| SELECTION |
-*-*-

One of the ubiquitous problems which confronts the average college music professor in a liberal arts setting is the confrontation of the musical world with that of the liberal arts, i.e. the humanities. Though we pride ourselves on being part of the humanities, we are still in a world foreign to most of the humanists because of their lack of any real musical education, or because we have been so specialized due to the inherent demands of our profession and somehow only received a whisper of a humanistic education, i.e. the required general education requirements at our respective alma maters. The music requirement which comprises general education requirements at institutions of higher learning in the United States is usually relegated to an appreciation type of course which carefully avoids the problems in teaching music or even in learning to appreciate music, and invariably, the chronological-historical approach is used with the usual amount of "drop the needle" tests, etc. Lately, the problem has only been augmented by the inclusion and sometimes assimilation of world music into the courses which still avoid the problem of studying music in depth for the general student.

There is no doubt that we as music professors are faced with almost insurmountable problems when teaching a music course within the framework of a general education program. First, we have students who usually do not read music, unlike the teachers in literature, history, political science, and even foreign languages (unless the language is one other than that which uses our alphabet). The second, and probably one of the main obstacles, is that most of the students are in the class under duress and see no connection that the music course might have with their own particular fields or with the totality of knowledge, particularly if it is part of the cafeteria approach to general education, e.g. a certain number of units in music, science, English, history, etc. Then we demand, third, that the student use one of the senses which he is unaccustomed to using—hearing. Two physical problems—seeing (reading music) and hearing—along with the coercion of the general education requirement impede any professor's efforts on the student's behalf as well as on his own.

-*-*-

| PROBLEMS TO WORK ON |
(a) In the text on teaching music in general education, which sense are students said to be unaccustomed to using?
(b) How many lines of the records contain the word "socket"? Count with case mattering, and reply with the number alone.
The records that come next are unrelated to the text above.

(Scene-question records)
-*-*-

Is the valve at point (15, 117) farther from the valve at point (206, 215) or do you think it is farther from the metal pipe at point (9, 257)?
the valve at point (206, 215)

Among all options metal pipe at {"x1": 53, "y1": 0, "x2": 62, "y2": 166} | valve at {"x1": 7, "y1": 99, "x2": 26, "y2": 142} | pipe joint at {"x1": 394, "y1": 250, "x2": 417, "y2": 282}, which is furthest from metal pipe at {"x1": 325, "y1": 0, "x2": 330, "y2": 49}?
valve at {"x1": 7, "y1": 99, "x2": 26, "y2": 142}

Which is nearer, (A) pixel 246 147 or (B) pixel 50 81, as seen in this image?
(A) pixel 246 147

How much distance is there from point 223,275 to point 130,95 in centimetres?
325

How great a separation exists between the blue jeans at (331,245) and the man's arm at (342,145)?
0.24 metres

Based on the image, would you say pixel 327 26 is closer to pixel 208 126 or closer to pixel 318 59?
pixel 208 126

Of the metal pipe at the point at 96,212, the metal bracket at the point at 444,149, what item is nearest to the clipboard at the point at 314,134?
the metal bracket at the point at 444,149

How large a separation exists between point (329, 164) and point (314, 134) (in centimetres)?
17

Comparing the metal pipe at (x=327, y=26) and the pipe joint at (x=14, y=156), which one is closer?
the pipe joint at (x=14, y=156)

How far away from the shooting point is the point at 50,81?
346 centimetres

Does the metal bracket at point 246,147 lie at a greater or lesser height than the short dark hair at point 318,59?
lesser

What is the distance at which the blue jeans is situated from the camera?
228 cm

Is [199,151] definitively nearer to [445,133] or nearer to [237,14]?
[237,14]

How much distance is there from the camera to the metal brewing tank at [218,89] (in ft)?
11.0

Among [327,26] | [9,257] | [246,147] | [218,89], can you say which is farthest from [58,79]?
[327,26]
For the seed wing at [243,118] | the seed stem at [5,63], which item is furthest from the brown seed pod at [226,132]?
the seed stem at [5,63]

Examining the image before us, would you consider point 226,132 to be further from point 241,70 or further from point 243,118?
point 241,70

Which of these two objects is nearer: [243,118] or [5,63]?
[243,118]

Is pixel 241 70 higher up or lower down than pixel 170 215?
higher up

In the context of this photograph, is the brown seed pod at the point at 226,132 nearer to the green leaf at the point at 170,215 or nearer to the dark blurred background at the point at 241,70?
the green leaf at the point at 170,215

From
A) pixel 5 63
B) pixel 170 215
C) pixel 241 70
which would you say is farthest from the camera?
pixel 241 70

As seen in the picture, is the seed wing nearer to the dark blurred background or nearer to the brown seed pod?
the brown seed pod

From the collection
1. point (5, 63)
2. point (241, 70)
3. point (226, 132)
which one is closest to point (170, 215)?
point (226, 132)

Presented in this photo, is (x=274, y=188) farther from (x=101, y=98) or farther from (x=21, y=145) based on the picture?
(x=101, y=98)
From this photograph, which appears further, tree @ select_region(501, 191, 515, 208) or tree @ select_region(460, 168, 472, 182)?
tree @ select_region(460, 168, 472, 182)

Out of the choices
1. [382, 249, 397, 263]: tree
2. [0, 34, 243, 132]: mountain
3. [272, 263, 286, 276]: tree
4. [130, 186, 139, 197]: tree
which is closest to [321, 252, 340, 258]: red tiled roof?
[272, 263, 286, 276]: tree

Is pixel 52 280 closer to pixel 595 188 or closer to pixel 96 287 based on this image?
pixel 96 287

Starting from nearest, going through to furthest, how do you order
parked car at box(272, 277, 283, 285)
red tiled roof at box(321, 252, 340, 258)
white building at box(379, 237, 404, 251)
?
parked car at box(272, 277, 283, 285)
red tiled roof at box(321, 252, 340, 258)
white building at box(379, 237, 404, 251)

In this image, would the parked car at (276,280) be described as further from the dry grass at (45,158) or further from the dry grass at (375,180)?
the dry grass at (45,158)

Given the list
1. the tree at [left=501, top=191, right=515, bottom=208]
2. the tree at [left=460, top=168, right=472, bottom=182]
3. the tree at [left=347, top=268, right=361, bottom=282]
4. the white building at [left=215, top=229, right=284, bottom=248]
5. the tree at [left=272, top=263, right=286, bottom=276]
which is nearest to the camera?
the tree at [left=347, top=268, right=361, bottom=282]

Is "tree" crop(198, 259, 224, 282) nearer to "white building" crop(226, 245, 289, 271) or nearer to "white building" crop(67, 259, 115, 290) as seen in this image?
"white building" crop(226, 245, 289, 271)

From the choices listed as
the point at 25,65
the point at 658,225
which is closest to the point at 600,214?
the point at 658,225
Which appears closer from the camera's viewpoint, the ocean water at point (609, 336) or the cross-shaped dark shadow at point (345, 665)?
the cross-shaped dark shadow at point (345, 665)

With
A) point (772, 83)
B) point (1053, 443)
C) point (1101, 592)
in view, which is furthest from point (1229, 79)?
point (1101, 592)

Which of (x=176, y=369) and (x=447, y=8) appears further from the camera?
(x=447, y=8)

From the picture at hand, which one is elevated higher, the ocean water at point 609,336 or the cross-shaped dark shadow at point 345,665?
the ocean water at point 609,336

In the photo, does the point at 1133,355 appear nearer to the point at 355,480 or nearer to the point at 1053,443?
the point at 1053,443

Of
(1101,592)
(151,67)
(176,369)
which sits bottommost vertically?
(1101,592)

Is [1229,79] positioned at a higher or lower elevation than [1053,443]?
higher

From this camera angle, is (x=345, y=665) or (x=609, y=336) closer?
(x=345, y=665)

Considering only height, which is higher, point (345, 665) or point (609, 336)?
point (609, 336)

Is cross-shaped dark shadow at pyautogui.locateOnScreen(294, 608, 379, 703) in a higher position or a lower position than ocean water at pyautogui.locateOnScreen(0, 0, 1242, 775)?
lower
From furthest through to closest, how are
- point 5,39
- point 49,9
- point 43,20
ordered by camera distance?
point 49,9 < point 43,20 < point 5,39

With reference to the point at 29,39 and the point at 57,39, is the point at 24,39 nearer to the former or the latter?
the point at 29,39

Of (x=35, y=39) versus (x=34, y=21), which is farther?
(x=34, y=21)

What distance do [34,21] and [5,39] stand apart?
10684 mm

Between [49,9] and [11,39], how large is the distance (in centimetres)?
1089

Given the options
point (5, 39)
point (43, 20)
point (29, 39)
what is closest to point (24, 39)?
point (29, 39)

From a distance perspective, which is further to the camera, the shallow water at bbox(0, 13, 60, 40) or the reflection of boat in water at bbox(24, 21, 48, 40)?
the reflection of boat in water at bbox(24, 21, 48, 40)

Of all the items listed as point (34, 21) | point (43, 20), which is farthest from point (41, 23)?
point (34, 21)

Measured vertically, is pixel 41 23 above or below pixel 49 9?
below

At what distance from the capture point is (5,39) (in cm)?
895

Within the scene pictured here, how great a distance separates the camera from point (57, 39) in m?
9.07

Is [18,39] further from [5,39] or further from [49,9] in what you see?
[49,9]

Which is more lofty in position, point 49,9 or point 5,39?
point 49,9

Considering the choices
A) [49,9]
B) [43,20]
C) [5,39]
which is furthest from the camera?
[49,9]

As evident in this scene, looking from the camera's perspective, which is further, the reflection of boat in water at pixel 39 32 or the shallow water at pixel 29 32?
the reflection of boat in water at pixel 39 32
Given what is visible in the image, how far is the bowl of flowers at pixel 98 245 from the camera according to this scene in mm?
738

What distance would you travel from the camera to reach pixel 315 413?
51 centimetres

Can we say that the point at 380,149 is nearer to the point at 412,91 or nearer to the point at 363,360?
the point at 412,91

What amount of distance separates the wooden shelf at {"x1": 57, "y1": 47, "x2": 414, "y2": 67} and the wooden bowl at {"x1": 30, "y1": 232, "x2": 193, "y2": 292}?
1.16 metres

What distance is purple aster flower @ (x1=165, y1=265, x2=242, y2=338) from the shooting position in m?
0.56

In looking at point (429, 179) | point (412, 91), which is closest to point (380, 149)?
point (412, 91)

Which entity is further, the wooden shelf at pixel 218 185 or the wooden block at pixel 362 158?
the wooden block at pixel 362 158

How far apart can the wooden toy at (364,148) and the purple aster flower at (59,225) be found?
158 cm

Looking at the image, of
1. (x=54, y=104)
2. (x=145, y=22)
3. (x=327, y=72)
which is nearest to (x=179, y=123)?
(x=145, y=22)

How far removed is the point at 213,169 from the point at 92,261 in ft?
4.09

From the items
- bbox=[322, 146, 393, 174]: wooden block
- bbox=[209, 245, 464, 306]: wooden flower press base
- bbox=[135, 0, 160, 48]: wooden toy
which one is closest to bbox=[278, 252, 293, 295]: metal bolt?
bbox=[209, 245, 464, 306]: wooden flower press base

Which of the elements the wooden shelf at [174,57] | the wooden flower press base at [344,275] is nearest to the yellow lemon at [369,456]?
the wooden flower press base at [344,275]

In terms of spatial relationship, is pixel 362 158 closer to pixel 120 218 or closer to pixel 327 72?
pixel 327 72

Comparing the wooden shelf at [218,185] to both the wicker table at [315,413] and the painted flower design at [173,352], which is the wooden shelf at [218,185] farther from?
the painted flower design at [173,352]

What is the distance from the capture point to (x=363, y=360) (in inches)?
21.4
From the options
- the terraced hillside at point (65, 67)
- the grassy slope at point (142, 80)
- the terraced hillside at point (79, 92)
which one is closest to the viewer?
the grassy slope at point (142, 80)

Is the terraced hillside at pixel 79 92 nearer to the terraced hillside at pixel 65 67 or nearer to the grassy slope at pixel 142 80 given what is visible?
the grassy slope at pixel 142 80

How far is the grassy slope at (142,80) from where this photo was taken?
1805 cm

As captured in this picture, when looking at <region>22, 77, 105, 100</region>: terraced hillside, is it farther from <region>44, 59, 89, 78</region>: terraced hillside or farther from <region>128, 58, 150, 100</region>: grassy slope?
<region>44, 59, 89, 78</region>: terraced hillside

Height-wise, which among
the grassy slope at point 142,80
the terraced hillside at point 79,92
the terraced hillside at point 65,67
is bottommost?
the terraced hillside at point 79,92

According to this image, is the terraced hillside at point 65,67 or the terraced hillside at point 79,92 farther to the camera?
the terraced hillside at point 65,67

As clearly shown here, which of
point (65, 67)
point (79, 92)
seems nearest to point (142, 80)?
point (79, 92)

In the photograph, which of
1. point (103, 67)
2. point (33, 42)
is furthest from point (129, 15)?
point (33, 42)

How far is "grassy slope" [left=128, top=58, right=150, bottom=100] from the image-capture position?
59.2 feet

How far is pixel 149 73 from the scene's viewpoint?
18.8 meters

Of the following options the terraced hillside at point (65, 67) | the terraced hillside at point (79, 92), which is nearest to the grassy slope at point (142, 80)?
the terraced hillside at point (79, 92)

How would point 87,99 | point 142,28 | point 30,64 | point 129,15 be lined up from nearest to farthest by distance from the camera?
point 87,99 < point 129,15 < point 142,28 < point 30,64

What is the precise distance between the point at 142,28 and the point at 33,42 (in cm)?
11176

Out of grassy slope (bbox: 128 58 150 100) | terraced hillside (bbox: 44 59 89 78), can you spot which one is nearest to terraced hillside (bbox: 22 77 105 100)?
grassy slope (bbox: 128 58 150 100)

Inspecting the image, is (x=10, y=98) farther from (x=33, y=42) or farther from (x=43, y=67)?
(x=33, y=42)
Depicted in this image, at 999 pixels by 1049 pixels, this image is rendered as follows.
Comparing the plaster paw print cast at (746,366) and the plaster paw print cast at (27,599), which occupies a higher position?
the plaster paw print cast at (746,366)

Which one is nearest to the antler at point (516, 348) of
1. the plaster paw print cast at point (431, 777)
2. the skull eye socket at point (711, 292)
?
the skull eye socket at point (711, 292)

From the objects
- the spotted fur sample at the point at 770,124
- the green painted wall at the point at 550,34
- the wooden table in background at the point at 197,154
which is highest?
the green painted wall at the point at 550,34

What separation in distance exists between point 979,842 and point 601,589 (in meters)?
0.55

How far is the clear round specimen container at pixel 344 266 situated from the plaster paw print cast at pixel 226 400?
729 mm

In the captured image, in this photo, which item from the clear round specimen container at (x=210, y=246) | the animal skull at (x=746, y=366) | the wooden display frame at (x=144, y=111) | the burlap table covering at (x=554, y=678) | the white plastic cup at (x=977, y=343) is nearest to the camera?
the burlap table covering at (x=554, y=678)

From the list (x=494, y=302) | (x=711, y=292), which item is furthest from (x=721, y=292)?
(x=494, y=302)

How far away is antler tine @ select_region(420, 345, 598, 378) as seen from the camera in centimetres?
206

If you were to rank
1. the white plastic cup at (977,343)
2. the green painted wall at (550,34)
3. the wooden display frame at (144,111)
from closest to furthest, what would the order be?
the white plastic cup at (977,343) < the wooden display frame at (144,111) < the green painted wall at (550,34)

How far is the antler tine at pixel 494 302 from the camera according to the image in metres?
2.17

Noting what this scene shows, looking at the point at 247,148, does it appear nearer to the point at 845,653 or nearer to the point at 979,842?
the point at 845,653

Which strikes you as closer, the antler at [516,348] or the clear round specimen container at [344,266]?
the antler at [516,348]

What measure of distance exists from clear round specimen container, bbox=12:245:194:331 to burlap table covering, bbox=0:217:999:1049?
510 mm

-*-*-

| THE RESULTS |
(a) Hearing.

(b) 2